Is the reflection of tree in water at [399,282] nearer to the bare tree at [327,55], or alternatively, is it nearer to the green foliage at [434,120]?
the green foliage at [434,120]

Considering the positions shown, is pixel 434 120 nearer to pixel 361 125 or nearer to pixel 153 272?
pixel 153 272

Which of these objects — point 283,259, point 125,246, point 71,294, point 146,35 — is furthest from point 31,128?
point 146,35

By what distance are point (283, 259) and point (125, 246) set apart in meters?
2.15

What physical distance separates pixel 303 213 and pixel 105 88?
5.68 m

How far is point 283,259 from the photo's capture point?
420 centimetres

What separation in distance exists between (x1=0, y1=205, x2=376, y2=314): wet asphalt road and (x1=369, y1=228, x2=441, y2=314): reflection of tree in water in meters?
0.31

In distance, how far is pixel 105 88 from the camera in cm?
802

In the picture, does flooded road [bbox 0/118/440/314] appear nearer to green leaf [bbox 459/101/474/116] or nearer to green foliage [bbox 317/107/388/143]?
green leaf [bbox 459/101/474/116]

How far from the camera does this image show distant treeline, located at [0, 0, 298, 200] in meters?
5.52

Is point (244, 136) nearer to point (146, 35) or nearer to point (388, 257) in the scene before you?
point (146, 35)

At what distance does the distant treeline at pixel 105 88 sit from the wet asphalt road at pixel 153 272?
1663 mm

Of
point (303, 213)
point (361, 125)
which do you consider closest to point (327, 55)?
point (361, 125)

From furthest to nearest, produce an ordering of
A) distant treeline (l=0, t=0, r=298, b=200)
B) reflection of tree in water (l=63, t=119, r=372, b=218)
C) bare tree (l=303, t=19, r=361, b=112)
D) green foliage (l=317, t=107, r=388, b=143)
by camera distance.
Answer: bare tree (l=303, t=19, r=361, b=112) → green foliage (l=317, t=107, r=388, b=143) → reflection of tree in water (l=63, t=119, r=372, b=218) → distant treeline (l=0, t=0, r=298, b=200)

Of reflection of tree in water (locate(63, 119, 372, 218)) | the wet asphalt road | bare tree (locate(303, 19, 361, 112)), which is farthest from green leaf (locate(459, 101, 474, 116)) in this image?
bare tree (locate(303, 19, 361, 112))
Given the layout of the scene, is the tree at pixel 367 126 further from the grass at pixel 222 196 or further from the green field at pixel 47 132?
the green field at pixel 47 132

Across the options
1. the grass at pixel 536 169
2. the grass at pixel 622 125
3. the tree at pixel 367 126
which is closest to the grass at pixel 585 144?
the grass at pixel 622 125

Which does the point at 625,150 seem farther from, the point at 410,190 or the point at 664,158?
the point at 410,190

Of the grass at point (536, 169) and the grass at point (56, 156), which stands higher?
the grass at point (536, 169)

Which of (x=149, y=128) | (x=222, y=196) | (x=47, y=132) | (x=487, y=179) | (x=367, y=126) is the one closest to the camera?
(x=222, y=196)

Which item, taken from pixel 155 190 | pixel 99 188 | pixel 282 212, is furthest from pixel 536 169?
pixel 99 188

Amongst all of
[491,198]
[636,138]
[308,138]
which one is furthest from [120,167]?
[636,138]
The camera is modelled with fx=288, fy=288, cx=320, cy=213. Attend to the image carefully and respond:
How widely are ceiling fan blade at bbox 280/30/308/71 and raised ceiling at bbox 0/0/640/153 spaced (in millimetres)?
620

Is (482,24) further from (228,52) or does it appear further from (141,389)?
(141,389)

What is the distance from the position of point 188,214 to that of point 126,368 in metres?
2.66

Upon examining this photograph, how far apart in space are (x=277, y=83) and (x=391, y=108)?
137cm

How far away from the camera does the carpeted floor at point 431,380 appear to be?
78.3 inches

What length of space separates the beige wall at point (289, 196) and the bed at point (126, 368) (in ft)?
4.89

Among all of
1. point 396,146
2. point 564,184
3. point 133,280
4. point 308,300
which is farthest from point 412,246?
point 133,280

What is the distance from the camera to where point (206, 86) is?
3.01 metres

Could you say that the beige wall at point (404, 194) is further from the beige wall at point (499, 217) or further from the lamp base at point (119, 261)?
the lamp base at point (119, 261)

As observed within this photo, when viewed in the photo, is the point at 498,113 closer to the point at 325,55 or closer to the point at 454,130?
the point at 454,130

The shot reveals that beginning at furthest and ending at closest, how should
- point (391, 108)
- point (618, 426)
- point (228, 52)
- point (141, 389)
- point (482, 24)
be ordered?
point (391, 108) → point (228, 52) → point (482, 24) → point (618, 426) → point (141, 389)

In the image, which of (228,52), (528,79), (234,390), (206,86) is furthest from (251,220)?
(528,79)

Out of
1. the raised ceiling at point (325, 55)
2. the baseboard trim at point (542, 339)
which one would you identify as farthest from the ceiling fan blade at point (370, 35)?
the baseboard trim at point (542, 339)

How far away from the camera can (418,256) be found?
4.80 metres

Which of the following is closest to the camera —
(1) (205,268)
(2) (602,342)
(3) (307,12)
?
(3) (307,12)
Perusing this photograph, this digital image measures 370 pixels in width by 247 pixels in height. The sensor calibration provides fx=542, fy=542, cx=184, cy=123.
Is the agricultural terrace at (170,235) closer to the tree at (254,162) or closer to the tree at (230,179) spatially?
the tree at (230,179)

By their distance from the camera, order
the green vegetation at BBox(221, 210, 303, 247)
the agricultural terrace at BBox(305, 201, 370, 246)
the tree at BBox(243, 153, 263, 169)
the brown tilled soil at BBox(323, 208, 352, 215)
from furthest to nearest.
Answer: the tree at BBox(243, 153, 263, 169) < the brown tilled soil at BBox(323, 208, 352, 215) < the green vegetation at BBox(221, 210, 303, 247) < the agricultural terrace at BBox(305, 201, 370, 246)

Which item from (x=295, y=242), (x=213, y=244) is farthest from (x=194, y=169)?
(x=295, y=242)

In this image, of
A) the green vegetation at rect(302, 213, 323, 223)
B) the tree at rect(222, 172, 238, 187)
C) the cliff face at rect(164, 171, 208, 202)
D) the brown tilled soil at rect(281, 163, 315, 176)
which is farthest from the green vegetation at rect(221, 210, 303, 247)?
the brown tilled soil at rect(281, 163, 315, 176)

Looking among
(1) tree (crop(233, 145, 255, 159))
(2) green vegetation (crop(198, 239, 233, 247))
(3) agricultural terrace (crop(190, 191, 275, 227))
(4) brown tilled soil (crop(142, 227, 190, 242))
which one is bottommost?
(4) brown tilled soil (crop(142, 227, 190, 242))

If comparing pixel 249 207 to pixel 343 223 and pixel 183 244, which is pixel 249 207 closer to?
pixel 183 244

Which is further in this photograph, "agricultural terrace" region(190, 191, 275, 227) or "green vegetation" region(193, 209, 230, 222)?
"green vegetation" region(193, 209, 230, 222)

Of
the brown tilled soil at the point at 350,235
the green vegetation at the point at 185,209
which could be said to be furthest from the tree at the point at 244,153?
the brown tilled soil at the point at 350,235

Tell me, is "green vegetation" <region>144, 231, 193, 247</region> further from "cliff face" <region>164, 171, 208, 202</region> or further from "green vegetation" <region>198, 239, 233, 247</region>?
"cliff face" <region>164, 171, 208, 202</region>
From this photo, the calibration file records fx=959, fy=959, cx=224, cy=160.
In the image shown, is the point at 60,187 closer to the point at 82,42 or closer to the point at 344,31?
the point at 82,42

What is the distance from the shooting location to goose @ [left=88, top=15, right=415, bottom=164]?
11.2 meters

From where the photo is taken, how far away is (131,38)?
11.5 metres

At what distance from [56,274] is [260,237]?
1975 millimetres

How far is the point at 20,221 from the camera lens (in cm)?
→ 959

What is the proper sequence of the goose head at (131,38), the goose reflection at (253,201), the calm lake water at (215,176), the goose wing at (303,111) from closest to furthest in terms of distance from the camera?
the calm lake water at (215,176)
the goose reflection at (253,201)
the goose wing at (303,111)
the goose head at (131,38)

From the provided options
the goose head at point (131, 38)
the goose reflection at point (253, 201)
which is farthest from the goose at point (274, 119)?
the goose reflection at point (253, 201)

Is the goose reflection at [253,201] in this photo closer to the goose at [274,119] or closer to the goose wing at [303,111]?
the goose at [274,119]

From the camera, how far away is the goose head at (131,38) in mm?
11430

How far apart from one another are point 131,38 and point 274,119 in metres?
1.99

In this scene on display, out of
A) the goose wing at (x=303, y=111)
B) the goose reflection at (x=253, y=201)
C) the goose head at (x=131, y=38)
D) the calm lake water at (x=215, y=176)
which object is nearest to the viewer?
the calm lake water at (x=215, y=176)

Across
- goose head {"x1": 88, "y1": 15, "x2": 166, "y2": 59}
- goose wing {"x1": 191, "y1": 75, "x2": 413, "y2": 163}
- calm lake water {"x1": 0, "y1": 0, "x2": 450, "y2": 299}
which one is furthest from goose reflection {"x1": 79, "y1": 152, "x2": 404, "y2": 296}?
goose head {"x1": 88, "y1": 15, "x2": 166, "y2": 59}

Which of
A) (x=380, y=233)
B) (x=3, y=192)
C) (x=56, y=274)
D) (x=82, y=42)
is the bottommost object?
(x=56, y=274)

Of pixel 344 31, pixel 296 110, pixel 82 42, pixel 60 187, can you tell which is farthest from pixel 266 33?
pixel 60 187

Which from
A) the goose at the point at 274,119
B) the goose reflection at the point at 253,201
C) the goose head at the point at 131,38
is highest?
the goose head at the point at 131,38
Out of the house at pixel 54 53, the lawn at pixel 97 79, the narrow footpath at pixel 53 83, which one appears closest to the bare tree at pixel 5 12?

--------

• [Aim]: Convert the entries into a JSON list of strings, starting with the line that contains "How far apart from" and going on through the final line of the entries. Use one string per line and leave out blank lines.

• [Written response]:
[
  "How far apart from one another are point 131,38 and point 274,119 in metres?",
  "1.99",
  "In this scene on display, out of",
  "A) the goose wing at (x=303, y=111)",
  "B) the goose reflection at (x=253, y=201)",
  "C) the goose head at (x=131, y=38)",
  "D) the calm lake water at (x=215, y=176)",
  "which object is nearest to the viewer?",
  "the calm lake water at (x=215, y=176)",
  "Across",
  "- goose head {\"x1\": 88, \"y1\": 15, \"x2\": 166, \"y2\": 59}",
  "- goose wing {\"x1\": 191, \"y1\": 75, \"x2\": 413, \"y2\": 163}",
  "- calm lake water {\"x1\": 0, \"y1\": 0, \"x2\": 450, \"y2\": 299}",
  "which one is furthest from goose reflection {\"x1\": 79, \"y1\": 152, \"x2\": 404, \"y2\": 296}?",
  "goose head {\"x1\": 88, \"y1\": 15, \"x2\": 166, \"y2\": 59}",
  "Which of",
  "A) (x=380, y=233)",
  "B) (x=3, y=192)",
  "C) (x=56, y=274)",
  "D) (x=82, y=42)",
  "is the bottommost object?",
  "(x=56, y=274)",
  "Of pixel 344 31, pixel 296 110, pixel 82 42, pixel 60 187, can you tell which is farthest from pixel 266 33?",
  "pixel 60 187",
  "Which from",
  "A) the goose at the point at 274,119",
  "B) the goose reflection at the point at 253,201",
  "C) the goose head at the point at 131,38",
  "is highest?",
  "the goose head at the point at 131,38",
  "Out of the house at pixel 54 53, the lawn at pixel 97 79, the narrow footpath at pixel 53 83, which one appears closest to the bare tree at pixel 5 12?"
]